**Record set**
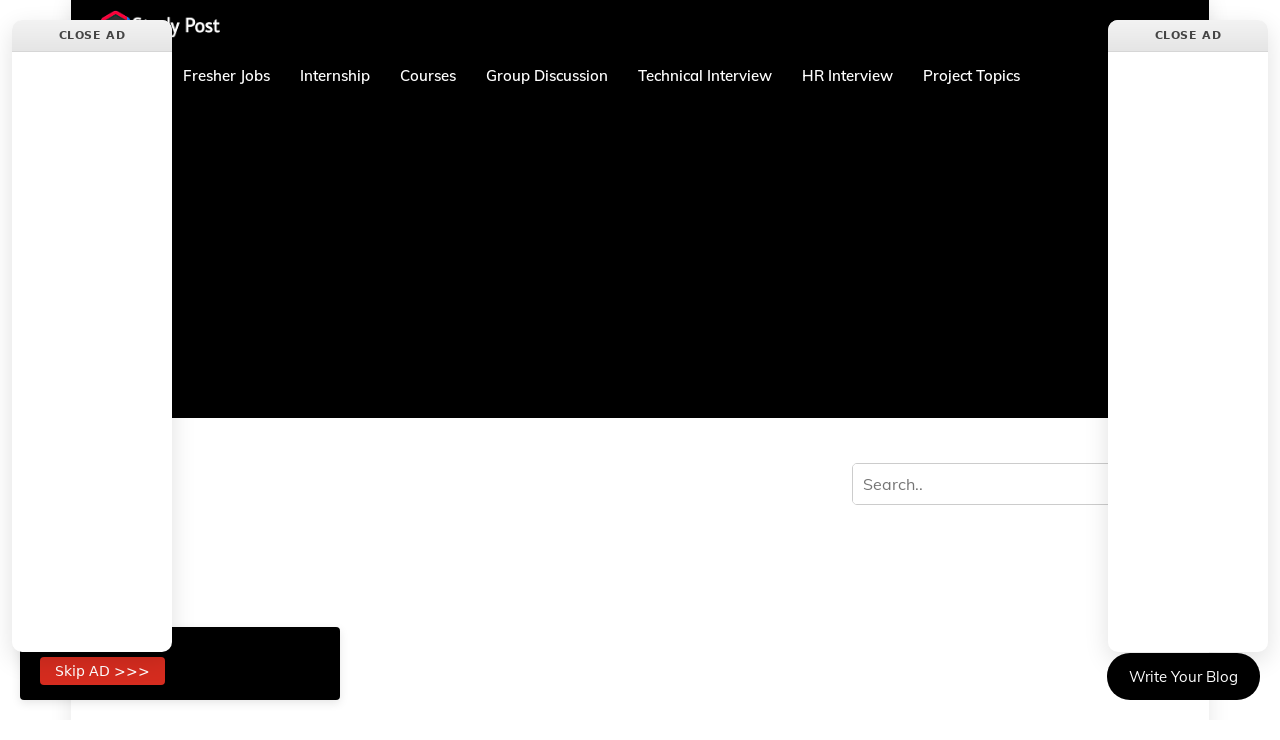

--- FILE ---
content_type: text/html; charset=utf-8
request_url: https://www.google.com/recaptcha/api2/aframe
body_size: 183
content:
<!DOCTYPE HTML><html><head><meta http-equiv="content-type" content="text/html; charset=UTF-8"></head><body><script nonce="KHW9hxUo3t6FK-FDUUinyQ">/** Anti-fraud and anti-abuse applications only. See google.com/recaptcha */ try{var clients={'sodar':'https://pagead2.googlesyndication.com/pagead/sodar?'};window.addEventListener("message",function(a){try{if(a.source===window.parent){var b=JSON.parse(a.data);var c=clients[b['id']];if(c){var d=document.createElement('img');d.src=c+b['params']+'&rc='+(localStorage.getItem("rc::a")?sessionStorage.getItem("rc::b"):"");window.document.body.appendChild(d);sessionStorage.setItem("rc::e",parseInt(sessionStorage.getItem("rc::e")||0)+1);localStorage.setItem("rc::h",'1768973053125');}}}catch(b){}});window.parent.postMessage("_grecaptcha_ready", "*");}catch(b){}</script></body></html>

--- FILE ---
content_type: application/javascript; charset=utf-8
request_url: https://fundingchoicesmessages.google.com/f/AGSKWxUfLbvkmo5Gk0w3dQ_kTnCsAvCozfWyjug4040XN37AHE1CQgcXCU6gILy68KyyCDbtQvwEPtUQ3zg9VlvMurUtkFuwypbPFBTMUprM38TlQWNqmBl6BX-1K8_6XiETzxlpZT4eoQ==?fccs=W251bGwsbnVsbCxudWxsLG51bGwsbnVsbCxudWxsLFsxNzY4OTczMDU2LDc1MzAwMDAwMF0sbnVsbCxudWxsLG51bGwsW251bGwsWzcsMTksNiwxOCwxM10sbnVsbCxudWxsLG51bGwsbnVsbCxudWxsLG51bGwsbnVsbCxudWxsLG51bGwsMV0sImh0dHBzOi8vd3d3LnJpc3R1ZHlwb3N0LmNvbS8yMDIxLzExL3Nob3J0LWVzc2F5LW9uLXByb2JsZW1zLWluLWluZGlhbi5odG1sIixudWxsLFtbOCwiOW9FQlItNW1xcW8iXSxbOSwiZW4tVVMiXSxbMTksIjIiXSxbMTcsIlswXSJdLFsyNCwiIl0sWzI5LCJmYWxzZSJdLFsyMSwiW1tbWzUsMSxbMF1dLFsxNzY4OTczMDUzLDUzMzc2ODAwMF0sWzEyMDk2MDBdXV1dIl1dXQ
body_size: 177
content:
if (typeof __googlefc.fcKernelManager.run === 'function') {"use strict";this.default_ContributorServingResponseClientJs=this.default_ContributorServingResponseClientJs||{};(function(_){var window=this;
try{
var qp=function(a){this.A=_.t(a)};_.u(qp,_.J);var rp=function(a){this.A=_.t(a)};_.u(rp,_.J);rp.prototype.getWhitelistStatus=function(){return _.F(this,2)};var sp=function(a){this.A=_.t(a)};_.u(sp,_.J);var tp=_.ed(sp),up=function(a,b,c){this.B=a;this.j=_.A(b,qp,1);this.l=_.A(b,_.Pk,3);this.F=_.A(b,rp,4);a=this.B.location.hostname;this.D=_.Fg(this.j,2)&&_.O(this.j,2)!==""?_.O(this.j,2):a;a=new _.Qg(_.Qk(this.l));this.C=new _.dh(_.q.document,this.D,a);this.console=null;this.o=new _.mp(this.B,c,a)};
up.prototype.run=function(){if(_.O(this.j,3)){var a=this.C,b=_.O(this.j,3),c=_.fh(a),d=new _.Wg;b=_.hg(d,1,b);c=_.C(c,1,b);_.jh(a,c)}else _.gh(this.C,"FCNEC");_.op(this.o,_.A(this.l,_.De,1),this.l.getDefaultConsentRevocationText(),this.l.getDefaultConsentRevocationCloseText(),this.l.getDefaultConsentRevocationAttestationText(),this.D);_.pp(this.o,_.F(this.F,1),this.F.getWhitelistStatus());var e;a=(e=this.B.googlefc)==null?void 0:e.__executeManualDeployment;a!==void 0&&typeof a==="function"&&_.To(this.o.G,
"manualDeploymentApi")};var vp=function(){};vp.prototype.run=function(a,b,c){var d;return _.v(function(e){d=tp(b);(new up(a,d,c)).run();return e.return({})})};_.Tk(7,new vp);
}catch(e){_._DumpException(e)}
}).call(this,this.default_ContributorServingResponseClientJs);
// Google Inc.

//# sourceURL=/_/mss/boq-content-ads-contributor/_/js/k=boq-content-ads-contributor.ContributorServingResponseClientJs.en_US.9oEBR-5mqqo.es5.O/d=1/exm=ad_blocking_detection_executable,kernel_loader,loader_js_executable,monetization_cookie_state_migration_initialization_executable,optimization_state_updater_executable,web_monetization_wall_executable/ed=1/rs=AJlcJMwtVrnwsvCgvFVyuqXAo8GMo9641A/m=cookie_refresh_executable
__googlefc.fcKernelManager.run('\x5b\x5b\x5b7,\x22\x5b\x5bnull,\\\x22ristudypost.com\\\x22,\\\x22AKsRol-oOdZpRd_PJTCVKHVEYHRPdaXyfIKwfaIg9oQXzM1-rEanBQpBRb77kyTdvceZgA7oQRYwsMIZVI1CnPySxduWm__Aby7UPR98vwgHosXThwa8Khpi2HHtataWi-8OJjETXKfDGye6O_DGU6-hCYUdB9VtyQ\\\\u003d\\\\u003d\\\x22\x5d,null,\x5b\x5bnull,null,null,\\\x22https:\/\/fundingchoicesmessages.google.com\/f\/AGSKWxUjoxL8zZpoz5qoLtgbeE-uSAkz_b5X-79wEapDsmnv9FhwkXA7u3v2LILK0OTLJiyMPQizOtFXJf5eiry9SEt_0LNuRYcL1W_8ftIfySCjmPOIdi3Vx6W8HZ80Tw01SKU7y8QsCA\\\\u003d\\\\u003d\\\x22\x5d,null,null,\x5bnull,null,null,\\\x22https:\/\/fundingchoicesmessages.google.com\/el\/AGSKWxVHoOxo79VVaIMFBSBBp_Ac8s8wb3CK7ghckl2W3hs_L59T0SQ7ILAbpWfBPXl93xO1RCMP4D3Ene5QnyEGWhG7JB_uPyfA9NcjW7_qppmMlZVg29CMzO0mzM-Jf0KHP77eKZL_WA\\\\u003d\\\\u003d\\\x22\x5d,null,\x5bnull,\x5b7,19,6,18,13\x5d,null,null,null,null,null,null,null,null,null,1\x5d\x5d,\x5b3,1\x5d\x5d\x22\x5d\x5d,\x5bnull,null,null,\x22https:\/\/fundingchoicesmessages.google.com\/f\/AGSKWxU85UUPj8LemohEQm818m03mw_YnKKIT62Wn9YbON4ZtT7oj9ygRiRUx5IZEsBGBOEfyvbv8aCMKWaL6vk56dl1x4k3-X3A609dgRndkCtaM_B7Emru8u-lXRpLrNeGw9UntTi2cQ\\u003d\\u003d\x22\x5d\x5d');}

--- FILE ---
content_type: application/javascript; charset=utf-8
request_url: https://fundingchoicesmessages.google.com/f/AGSKWxWqDhVuuVh9BZuzkxEVhU2Fiv3anHUeNbNi51lhJgUQ1MO5a7vqR7ha49gUJ_ZFMS_69GRgDw69PVzp03vY1apfu2mPHven0Z7Fqt3Qir0WEtO9x3obePQH0ZN0F6g44qFp6zZxUFu6WRotEJI7cjlNYzMbPoScH4F3u5ay_p1VX9BAxhOBjOD6VTT0/_/ads/banner_/admeld./b.ads._main_ad./top-ad-
body_size: -1289
content:
window['1b754d7e-5f54-4e32-b638-6e90de42d482'] = true;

**What is being asked**
Your task is to return the entries above exactly, with no pictures.

**Exercise solution**
--- FILE ---
content_type: text/html; charset=utf-8
request_url: https://www.google.com/recaptcha/api2/aframe
body_size: 183
content:
<!DOCTYPE HTML><html><head><meta http-equiv="content-type" content="text/html; charset=UTF-8"></head><body><script nonce="KHW9hxUo3t6FK-FDUUinyQ">/** Anti-fraud and anti-abuse applications only. See google.com/recaptcha */ try{var clients={'sodar':'https://pagead2.googlesyndication.com/pagead/sodar?'};window.addEventListener("message",function(a){try{if(a.source===window.parent){var b=JSON.parse(a.data);var c=clients[b['id']];if(c){var d=document.createElement('img');d.src=c+b['params']+'&rc='+(localStorage.getItem("rc::a")?sessionStorage.getItem("rc::b"):"");window.document.body.appendChild(d);sessionStorage.setItem("rc::e",parseInt(sessionStorage.getItem("rc::e")||0)+1);localStorage.setItem("rc::h",'1768973053125');}}}catch(b){}});window.parent.postMessage("_grecaptcha_ready", "*");}catch(b){}</script></body></html>

--- FILE ---
content_type: application/javascript; charset=utf-8
request_url: https://fundingchoicesmessages.google.com/f/AGSKWxUfLbvkmo5Gk0w3dQ_kTnCsAvCozfWyjug4040XN37AHE1CQgcXCU6gILy68KyyCDbtQvwEPtUQ3zg9VlvMurUtkFuwypbPFBTMUprM38TlQWNqmBl6BX-1K8_6XiETzxlpZT4eoQ==?fccs=W251bGwsbnVsbCxudWxsLG51bGwsbnVsbCxudWxsLFsxNzY4OTczMDU2LDc1MzAwMDAwMF0sbnVsbCxudWxsLG51bGwsW251bGwsWzcsMTksNiwxOCwxM10sbnVsbCxudWxsLG51bGwsbnVsbCxudWxsLG51bGwsbnVsbCxudWxsLG51bGwsMV0sImh0dHBzOi8vd3d3LnJpc3R1ZHlwb3N0LmNvbS8yMDIxLzExL3Nob3J0LWVzc2F5LW9uLXByb2JsZW1zLWluLWluZGlhbi5odG1sIixudWxsLFtbOCwiOW9FQlItNW1xcW8iXSxbOSwiZW4tVVMiXSxbMTksIjIiXSxbMTcsIlswXSJdLFsyNCwiIl0sWzI5LCJmYWxzZSJdLFsyMSwiW1tbWzUsMSxbMF1dLFsxNzY4OTczMDUzLDUzMzc2ODAwMF0sWzEyMDk2MDBdXV1dIl1dXQ
body_size: 177
content:
if (typeof __googlefc.fcKernelManager.run === 'function') {"use strict";this.default_ContributorServingResponseClientJs=this.default_ContributorServingResponseClientJs||{};(function(_){var window=this;
try{
var qp=function(a){this.A=_.t(a)};_.u(qp,_.J);var rp=function(a){this.A=_.t(a)};_.u(rp,_.J);rp.prototype.getWhitelistStatus=function(){return _.F(this,2)};var sp=function(a){this.A=_.t(a)};_.u(sp,_.J);var tp=_.ed(sp),up=function(a,b,c){this.B=a;this.j=_.A(b,qp,1);this.l=_.A(b,_.Pk,3);this.F=_.A(b,rp,4);a=this.B.location.hostname;this.D=_.Fg(this.j,2)&&_.O(this.j,2)!==""?_.O(this.j,2):a;a=new _.Qg(_.Qk(this.l));this.C=new _.dh(_.q.document,this.D,a);this.console=null;this.o=new _.mp(this.B,c,a)};
up.prototype.run=function(){if(_.O(this.j,3)){var a=this.C,b=_.O(this.j,3),c=_.fh(a),d=new _.Wg;b=_.hg(d,1,b);c=_.C(c,1,b);_.jh(a,c)}else _.gh(this.C,"FCNEC");_.op(this.o,_.A(this.l,_.De,1),this.l.getDefaultConsentRevocationText(),this.l.getDefaultConsentRevocationCloseText(),this.l.getDefaultConsentRevocationAttestationText(),this.D);_.pp(this.o,_.F(this.F,1),this.F.getWhitelistStatus());var e;a=(e=this.B.googlefc)==null?void 0:e.__executeManualDeployment;a!==void 0&&typeof a==="function"&&_.To(this.o.G,
"manualDeploymentApi")};var vp=function(){};vp.prototype.run=function(a,b,c){var d;return _.v(function(e){d=tp(b);(new up(a,d,c)).run();return e.return({})})};_.Tk(7,new vp);
}catch(e){_._DumpException(e)}
}).call(this,this.default_ContributorServingResponseClientJs);
// Google Inc.

//# sourceURL=/_/mss/boq-content-ads-contributor/_/js/k=boq-content-ads-contributor.ContributorServingResponseClientJs.en_US.9oEBR-5mqqo.es5.O/d=1/exm=ad_blocking_detection_executable,kernel_loader,loader_js_executable,monetization_cookie_state_migration_initialization_executable,optimization_state_updater_executable,web_monetization_wall_executable/ed=1/rs=AJlcJMwtVrnwsvCgvFVyuqXAo8GMo9641A/m=cookie_refresh_executable
__googlefc.fcKernelManager.run('\x5b\x5b\x5b7,\x22\x5b\x5bnull,\\\x22ristudypost.com\\\x22,\\\x22AKsRol-oOdZpRd_PJTCVKHVEYHRPdaXyfIKwfaIg9oQXzM1-rEanBQpBRb77kyTdvceZgA7oQRYwsMIZVI1CnPySxduWm__Aby7UPR98vwgHosXThwa8Khpi2HHtataWi-8OJjETXKfDGye6O_DGU6-hCYUdB9VtyQ\\\\u003d\\\\u003d\\\x22\x5d,null,\x5b\x5bnull,null,null,\\\x22https:\/\/fundingchoicesmessages.google.com\/f\/AGSKWxUjoxL8zZpoz5qoLtgbeE-uSAkz_b5X-79wEapDsmnv9FhwkXA7u3v2LILK0OTLJiyMPQizOtFXJf5eiry9SEt_0LNuRYcL1W_8ftIfySCjmPOIdi3Vx6W8HZ80Tw01SKU7y8QsCA\\\\u003d\\\\u003d\\\x22\x5d,null,null,\x5bnull,null,null,\\\x22https:\/\/fundingchoicesmessages.google.com\/el\/AGSKWxVHoOxo79VVaIMFBSBBp_Ac8s8wb3CK7ghckl2W3hs_L59T0SQ7ILAbpWfBPXl93xO1RCMP4D3Ene5QnyEGWhG7JB_uPyfA9NcjW7_qppmMlZVg29CMzO0mzM-Jf0KHP77eKZL_WA\\\\u003d\\\\u003d\\\x22\x5d,null,\x5bnull,\x5b7,19,6,18,13\x5d,null,null,null,null,null,null,null,null,null,1\x5d\x5d,\x5b3,1\x5d\x5d\x22\x5d\x5d,\x5bnull,null,null,\x22https:\/\/fundingchoicesmessages.google.com\/f\/AGSKWxU85UUPj8LemohEQm818m03mw_YnKKIT62Wn9YbON4ZtT7oj9ygRiRUx5IZEsBGBOEfyvbv8aCMKWaL6vk56dl1x4k3-X3A609dgRndkCtaM_B7Emru8u-lXRpLrNeGw9UntTi2cQ\\u003d\\u003d\x22\x5d\x5d');}

--- FILE ---
content_type: application/javascript; charset=utf-8
request_url: https://fundingchoicesmessages.google.com/f/AGSKWxWqDhVuuVh9BZuzkxEVhU2Fiv3anHUeNbNi51lhJgUQ1MO5a7vqR7ha49gUJ_ZFMS_69GRgDw69PVzp03vY1apfu2mPHven0Z7Fqt3Qir0WEtO9x3obePQH0ZN0F6g44qFp6zZxUFu6WRotEJI7cjlNYzMbPoScH4F3u5ay_p1VX9BAxhOBjOD6VTT0/_/ads/banner_/admeld./b.ads._main_ad./top-ad-
body_size: -1289
content:
window['1b754d7e-5f54-4e32-b638-6e90de42d482'] = true;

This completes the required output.